- Excerto do texto -
◆ ◆ ◆

No dia 12 de março, uma semana antes da declaração do estado de emergência, António Costa anunciava um primeiro conjunto de medidas restritivas que iam desde o encerramento das escolas e suspensão das aulas presenciais à proibição das visitas a lares de idosos ou a limitações na frequência de centros comerciais, restaurantes e serviços públicos. O primeiro-ministro falou ao país às 21h30 daquela quinta-feira; poucas horas depois, já dia 13 de março, a ilhavense Sofia Marques, de 29 anos, mais conhecida por mema., lançava “Perdi o Norte”, o segundo single do EP que conta editar até ao final do ano.

Sofia admite que a situação atual “dificultou a promoção do single”, mas afiança que o lançamento de “Cidade de Sal” – assim vai chamar-se o seu EP de estreia -, apontado para o próximo mês de outubro, não está em causa. O EP “está a marinar e a apurar desde o ano passado” e, segundo a autora, neste momento, “está pronto”. A jovem não esconde uma “enorme vontade” de dar a conhecer este trabalho e assegura que “enquanto tiver internet” tudo vai fazer para poder partilhar a sua música. 

Palcos virtuais, mas o mesmo calor

Nos últimos dois meses, foram milhares os eventos culturais por todo o país que tiveram de ser cancelados ou adiados. Segundo a artista ilhavense que, invariavelmente, também está a sofrer as contingências desta crise, “há, de momento, muita incerteza no ar sobre o que vai acontecer” e “é difícil saber se alguns dos compromissos que tinha marcados vão ser cancelados ou adiados”.

◆ ◆ ◆

- Os dados -
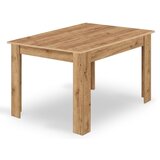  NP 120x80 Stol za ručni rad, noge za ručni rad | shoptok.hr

◆ ◆ ◆

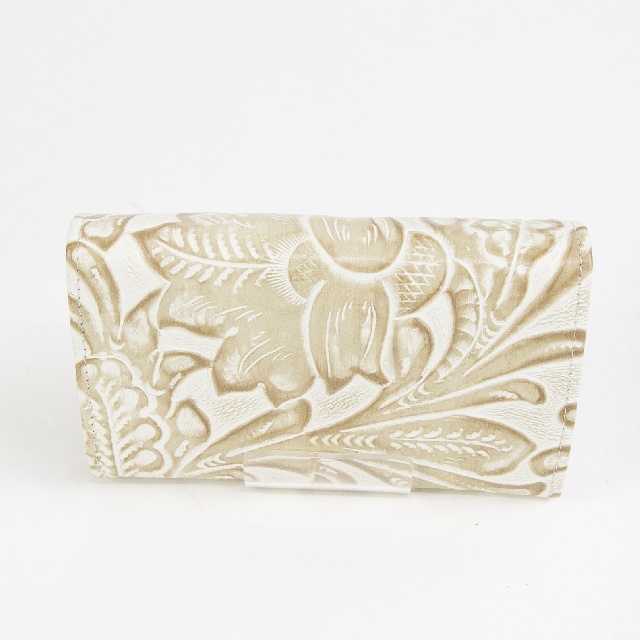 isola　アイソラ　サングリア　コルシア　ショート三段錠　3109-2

◆ ◆ ◆

- Tarefas a realizar -
1. Com base no texto sobre a artista mema., responda às seguintes perguntas:
(a) A que horas falou o primeiro-ministro ao país no dia 12 de março?
(b) Que nome terá o EP de estreia de Sofia Marques?
(c) Durante quantos meses foram cancelados ou adiados milhares de eventos culturais por todo o país?
2. Redija a continuação do texto sobre a artista mema., partindo da última frase apresentada.

- Respostas por ordem -
1.
(a) Às 21h30.
(b) "Cidade de Sal".
(c) Durante os últimos dois meses.

2.
Foi no seguimento desta realidade que, no dia 17 de abril, mema. deu um concerto em direto, através do YouTube, a partir de casa. Uma exibição semelhante a outra que tinha feito nos primeiros dias do mês, ainda que, dessa vez, num formato acústico e através do Instagram. “Um pouco tímida com câmaras”, Sofia confessa que demorou algum tempo a render-se ao conceito. Ainda assim, depois de experimentar, ficou fã. “Criam-se momentos únicos [nestes concertos]”, diz a ilhavense, que realça a possibilidade de interação com os seguidores como o ponto alto das performances à distância. “Há uma cumplicidade e intimidade interessante com os fãs, que se aproxima muito do contexto do palco físico, mas com a comunicação [entre artista e público] facilitada”. 

Apesar das limitações impostas por cada plataforma, da qualidade do áudio e da luz (que nem sempre é a melhor) ou das intermitências da ligação – tudo desvantagens apontadas por Sofia -, a artista garante que estes espetáculos em direto “têm sido incríveis”, tanto que já afirma querer repetir. “Senti tanto, mas tanto carinho das pessoas. Houve muita gente que me ouviu pela primeira vez nesses livestreams e que fez questão de escrever isso mesmo e mostrar o quanto gostaram da minha música. Isso não tem preço, enche-me o coração”, acrescenta.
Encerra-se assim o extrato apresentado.